*Text block:*

------------------------

The spot was the site of some of the fiercest fighting in the Netherlands during World War II. In September of 1944, Allied paratroopers were dropped into the occupied territory with the task of securing the bridge.

Many were off course and landed too far away to make it, but a small band succeeded in taking one side of the bridge.  Without reinforcements, they could only hold it for a few days and ultimately had to surrender. The struggle was immortalized in the 1977 movie A Bridge Too Far.

The Jacob Groenewoud Park in Arnhem, Holland, The Netherlands

A few months later, the Allies returned to liberate the city and destroyed the bridge to keep the enemy from crossing the river. When it was rebuilt it was named the John Frost Bridge in honor of the commander of the paratroopers.

We walk under the bridge on our way into town and stop at The Jacob Groenewoud Park, named for the only Dutch officer involved in the operation, and linger for a few minutes over the photos and relics from the two separate attempts to free Arnhem.

Winged Diesel Man-Headed Turbo Chicken statue in Arnhem, Holland, The Netherlands

Near the park we spot Winged Diesel Man-Headed Turbo Chicken (not its proper name). We can only assume that the artist intended this as an metaphorical piece to represent something.

After asking numerous guides and failed Google attempts, we can only find out that it is very new.

A lot of speculation is bantered around on our walk into town. Is the the wing for paratroopers? The diesel engine for rebuilding? But why it was given a man’s head and put in the shape of a turbo chicken is beyond our comprehension. We love it when art prompts conversation.

------------------------

*Excerpted records:*
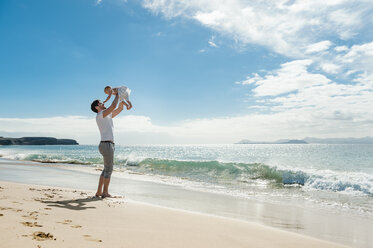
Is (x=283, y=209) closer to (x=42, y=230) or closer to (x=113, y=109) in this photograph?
(x=113, y=109)

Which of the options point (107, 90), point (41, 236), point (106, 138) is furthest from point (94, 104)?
point (41, 236)

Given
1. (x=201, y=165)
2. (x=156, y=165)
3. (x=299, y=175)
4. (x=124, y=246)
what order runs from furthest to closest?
(x=156, y=165), (x=201, y=165), (x=299, y=175), (x=124, y=246)

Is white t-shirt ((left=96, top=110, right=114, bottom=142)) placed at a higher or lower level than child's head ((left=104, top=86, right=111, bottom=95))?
lower

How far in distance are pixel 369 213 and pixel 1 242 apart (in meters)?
8.55

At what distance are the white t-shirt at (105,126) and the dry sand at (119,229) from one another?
149 cm

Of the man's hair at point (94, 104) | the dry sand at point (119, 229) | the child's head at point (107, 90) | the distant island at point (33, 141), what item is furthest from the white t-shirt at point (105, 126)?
the distant island at point (33, 141)

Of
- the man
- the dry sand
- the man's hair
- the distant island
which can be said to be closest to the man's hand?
the man

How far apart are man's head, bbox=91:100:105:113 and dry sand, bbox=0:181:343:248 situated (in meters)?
2.08

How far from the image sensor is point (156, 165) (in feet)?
79.9

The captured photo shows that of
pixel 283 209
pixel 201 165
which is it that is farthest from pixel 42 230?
pixel 201 165

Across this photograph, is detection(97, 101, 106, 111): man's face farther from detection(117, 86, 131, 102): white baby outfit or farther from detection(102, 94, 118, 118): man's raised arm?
detection(117, 86, 131, 102): white baby outfit

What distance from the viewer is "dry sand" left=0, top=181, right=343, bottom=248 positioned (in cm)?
256

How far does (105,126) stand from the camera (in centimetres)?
561

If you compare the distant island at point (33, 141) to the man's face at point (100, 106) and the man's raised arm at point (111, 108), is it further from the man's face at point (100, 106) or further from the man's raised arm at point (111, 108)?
the man's raised arm at point (111, 108)
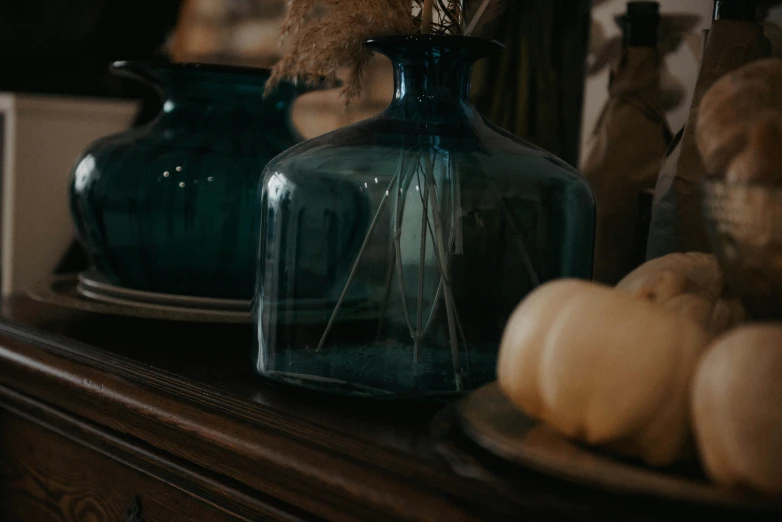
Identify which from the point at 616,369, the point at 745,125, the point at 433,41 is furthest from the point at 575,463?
the point at 433,41

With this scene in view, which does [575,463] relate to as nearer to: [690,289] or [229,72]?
[690,289]

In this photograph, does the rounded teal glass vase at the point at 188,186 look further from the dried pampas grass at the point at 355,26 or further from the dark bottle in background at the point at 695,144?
the dark bottle in background at the point at 695,144

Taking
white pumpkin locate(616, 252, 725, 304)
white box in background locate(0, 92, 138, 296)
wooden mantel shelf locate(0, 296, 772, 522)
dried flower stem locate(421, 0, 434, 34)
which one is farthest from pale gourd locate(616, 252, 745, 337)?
white box in background locate(0, 92, 138, 296)

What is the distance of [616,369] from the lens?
35 cm

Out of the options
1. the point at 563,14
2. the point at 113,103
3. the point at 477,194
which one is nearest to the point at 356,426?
the point at 477,194

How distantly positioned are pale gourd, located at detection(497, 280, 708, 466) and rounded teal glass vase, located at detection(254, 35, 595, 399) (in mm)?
163

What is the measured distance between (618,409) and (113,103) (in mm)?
1390

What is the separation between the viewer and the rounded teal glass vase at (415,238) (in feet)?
1.77

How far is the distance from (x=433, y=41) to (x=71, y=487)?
455 mm

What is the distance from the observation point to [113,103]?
5.13ft

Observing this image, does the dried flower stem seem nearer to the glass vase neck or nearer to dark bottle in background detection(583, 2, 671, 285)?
the glass vase neck

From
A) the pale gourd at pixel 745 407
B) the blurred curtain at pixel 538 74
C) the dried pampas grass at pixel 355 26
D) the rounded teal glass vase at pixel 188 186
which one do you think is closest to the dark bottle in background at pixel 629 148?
the blurred curtain at pixel 538 74

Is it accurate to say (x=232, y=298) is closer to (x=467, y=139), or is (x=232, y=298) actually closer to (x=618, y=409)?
(x=467, y=139)

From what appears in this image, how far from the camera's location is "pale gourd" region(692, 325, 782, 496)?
31 centimetres
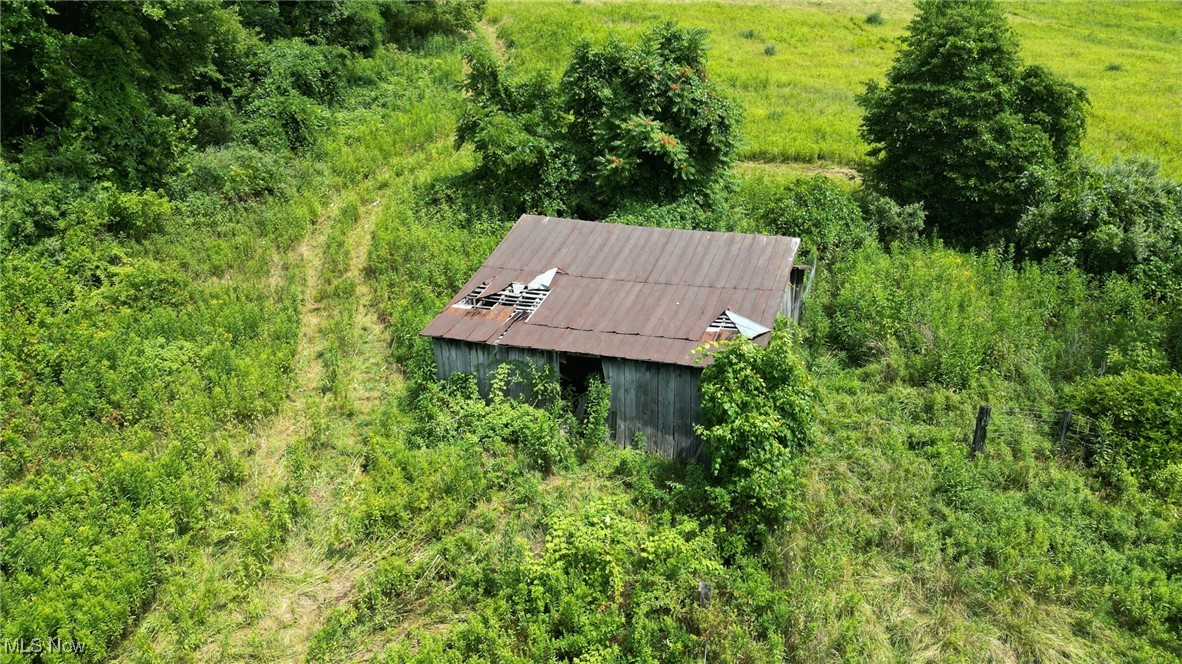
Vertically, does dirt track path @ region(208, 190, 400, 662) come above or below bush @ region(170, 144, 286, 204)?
below

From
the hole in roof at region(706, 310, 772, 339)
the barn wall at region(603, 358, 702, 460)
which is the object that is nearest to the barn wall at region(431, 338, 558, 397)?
the barn wall at region(603, 358, 702, 460)

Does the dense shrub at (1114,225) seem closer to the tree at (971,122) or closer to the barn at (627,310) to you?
the tree at (971,122)

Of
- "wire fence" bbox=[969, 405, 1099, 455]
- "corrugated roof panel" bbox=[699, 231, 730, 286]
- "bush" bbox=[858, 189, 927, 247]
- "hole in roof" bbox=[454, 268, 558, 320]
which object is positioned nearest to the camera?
"wire fence" bbox=[969, 405, 1099, 455]

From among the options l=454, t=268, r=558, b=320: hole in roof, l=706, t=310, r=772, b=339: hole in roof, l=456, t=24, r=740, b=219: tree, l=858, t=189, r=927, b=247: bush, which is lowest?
l=858, t=189, r=927, b=247: bush

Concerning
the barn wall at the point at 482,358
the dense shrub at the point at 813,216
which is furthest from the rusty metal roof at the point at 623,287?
the dense shrub at the point at 813,216

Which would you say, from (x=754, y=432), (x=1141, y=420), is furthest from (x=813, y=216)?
(x=754, y=432)

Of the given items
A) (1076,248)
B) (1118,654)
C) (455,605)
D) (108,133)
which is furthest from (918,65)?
(108,133)

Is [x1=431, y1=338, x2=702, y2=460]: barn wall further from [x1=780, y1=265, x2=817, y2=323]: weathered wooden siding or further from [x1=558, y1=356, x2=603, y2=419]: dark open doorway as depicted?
[x1=780, y1=265, x2=817, y2=323]: weathered wooden siding

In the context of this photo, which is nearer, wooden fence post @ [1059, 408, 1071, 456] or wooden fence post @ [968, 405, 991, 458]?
wooden fence post @ [968, 405, 991, 458]

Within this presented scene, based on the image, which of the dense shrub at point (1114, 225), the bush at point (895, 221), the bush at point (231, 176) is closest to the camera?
the dense shrub at point (1114, 225)
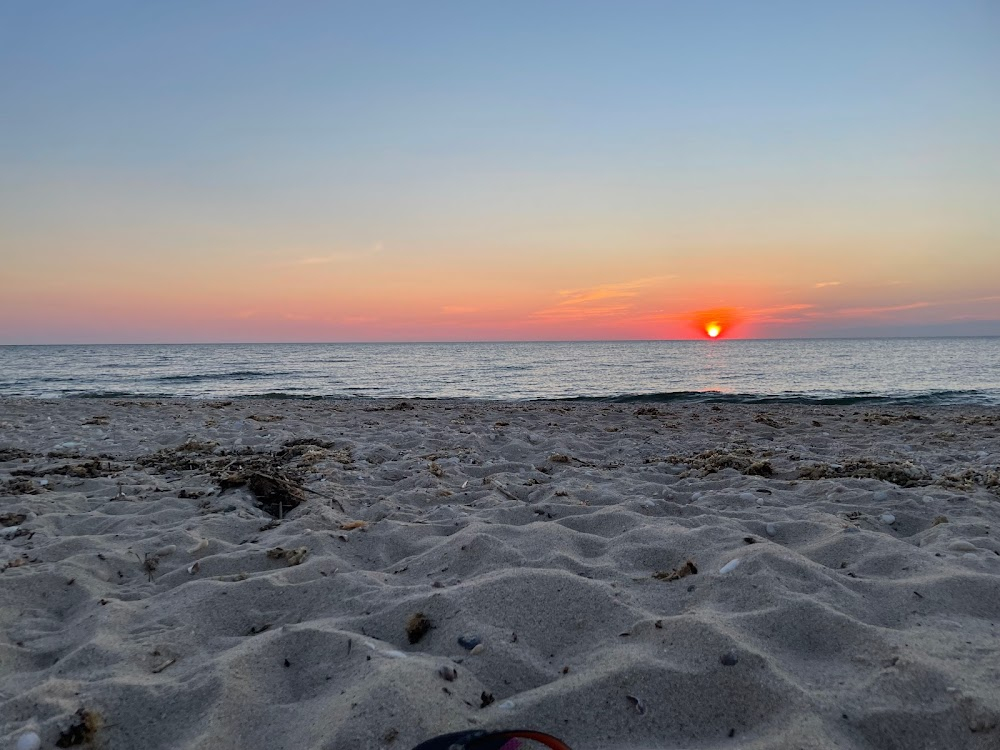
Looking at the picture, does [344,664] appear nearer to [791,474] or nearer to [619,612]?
[619,612]

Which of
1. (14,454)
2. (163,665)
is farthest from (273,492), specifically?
(14,454)

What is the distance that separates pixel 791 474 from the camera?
564 centimetres

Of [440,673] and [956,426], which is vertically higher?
[440,673]

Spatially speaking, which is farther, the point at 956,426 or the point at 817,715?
the point at 956,426

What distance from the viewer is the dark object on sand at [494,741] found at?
168 cm

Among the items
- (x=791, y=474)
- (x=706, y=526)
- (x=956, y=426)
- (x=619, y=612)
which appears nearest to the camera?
(x=619, y=612)

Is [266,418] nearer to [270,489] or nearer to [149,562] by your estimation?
[270,489]

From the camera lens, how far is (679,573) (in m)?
3.02

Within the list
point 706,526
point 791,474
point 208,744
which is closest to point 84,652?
point 208,744

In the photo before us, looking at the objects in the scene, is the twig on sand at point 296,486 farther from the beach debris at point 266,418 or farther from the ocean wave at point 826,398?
the ocean wave at point 826,398

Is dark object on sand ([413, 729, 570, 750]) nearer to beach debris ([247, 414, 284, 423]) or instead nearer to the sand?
the sand

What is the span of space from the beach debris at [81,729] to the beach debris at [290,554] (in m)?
1.45

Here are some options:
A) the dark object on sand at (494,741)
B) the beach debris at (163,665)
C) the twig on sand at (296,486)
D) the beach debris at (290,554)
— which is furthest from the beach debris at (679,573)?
the twig on sand at (296,486)

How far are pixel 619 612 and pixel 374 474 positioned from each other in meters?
3.64
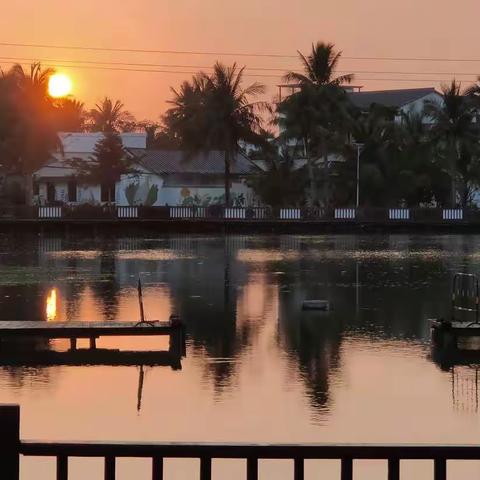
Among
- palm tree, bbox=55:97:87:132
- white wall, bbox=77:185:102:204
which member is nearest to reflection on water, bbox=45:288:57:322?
white wall, bbox=77:185:102:204

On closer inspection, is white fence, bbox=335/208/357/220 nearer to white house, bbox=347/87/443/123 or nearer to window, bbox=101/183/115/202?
window, bbox=101/183/115/202

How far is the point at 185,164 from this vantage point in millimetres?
94312

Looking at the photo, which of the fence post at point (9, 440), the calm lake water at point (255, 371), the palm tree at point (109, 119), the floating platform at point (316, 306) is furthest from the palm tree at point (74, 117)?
the fence post at point (9, 440)

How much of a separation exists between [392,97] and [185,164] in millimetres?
36670

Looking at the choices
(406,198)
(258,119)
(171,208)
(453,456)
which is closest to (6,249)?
(171,208)

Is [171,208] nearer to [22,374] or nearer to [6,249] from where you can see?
[6,249]

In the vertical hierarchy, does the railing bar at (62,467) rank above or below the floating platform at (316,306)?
above

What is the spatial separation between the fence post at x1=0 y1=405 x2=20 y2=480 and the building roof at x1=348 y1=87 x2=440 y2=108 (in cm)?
11262

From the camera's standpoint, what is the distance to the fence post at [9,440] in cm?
581

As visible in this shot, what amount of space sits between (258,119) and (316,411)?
6984 centimetres

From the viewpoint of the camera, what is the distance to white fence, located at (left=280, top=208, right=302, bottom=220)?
258 feet

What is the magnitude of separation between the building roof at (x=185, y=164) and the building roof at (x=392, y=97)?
24.9 metres

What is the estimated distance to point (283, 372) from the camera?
19.8m

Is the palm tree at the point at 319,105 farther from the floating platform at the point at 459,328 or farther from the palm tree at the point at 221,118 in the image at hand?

------------------------

*Tasks to perform:*
1. According to the Arnhem passage, why did the Allies destroy the bridge when they returned to liberate the city a few months later?
2. Retype the Arnhem passage starting at "Near the park" and ending at "to represent something.".
3. Extend the Arnhem passage beyond its final sentence.

*Per-task outputs:*
1. The Allies destroyed the bridge to keep the enemy from crossing the river.

2.
Near the park we spot Winged Diesel Man-Headed Turbo Chicken (not its proper name). We can only assume that the artist intended this as an metaphorical piece to represent something.

3.
The city gate of Arnhem, Holland, The Netherlands

Continuing along the river, we come to the old city gate and hang a right into town.

This is the only one remaining of the four gates in the old walls, and it has been superbly restored. It feels like we are walking through a portal into the Middle Ages.

Unfortunately, very little is left in Arnhem from that era. Wars have ravaged the town, so most of the buildings are relatively modern.

Cheeses in the Saturday Market in Arnhem, Holland, The Netherlands

The square in front of the obscured Eusebiuskerk is buzzing with the weekly market in full swing.

As usual, within minutes we are wishing we had access to a kitchen so that we could cook up some of the fantastic looking meats, seafood, sausages, and vegetables offered at the dozens of booths.

Cheeses in the Saturday Market in Arnhem, Holland, The Netherlands

We have to settle for some cheese. Settle is probably not the right word, because the Dutch make some of the best cheese on the world.

We sample several varieties and choose an herb seasoned goat cheese and a classic Gouda, named for the nearby town.

As we wander deeper into the town we find a little shop with stroopwaffles being made in the front window. Our new friend and waffle master, is kind enough to demonstrate the process for us from start to finish. She begins with a small ball of dough, presses it in an iron, and in minutes creates a delicious treat.

We love stroopwafels!

The final result is more of a cookie than a breakfast item, with caramel spread between two crispy waffle layers, that easily puts the average sandwich cookie to shame. Oreos won’t even dare to venture out of the bag in the presence of these babies.

Turns out that these amazing tongue ticklers originated in Gouda too, back in the 1800s, and that was the only place they were made for nearly one hundred years. Time was, when you wanted a stroopwafel, you had to go to Gouda.

Cheese and stroopwafels, Gouda must be Dutch for heaven.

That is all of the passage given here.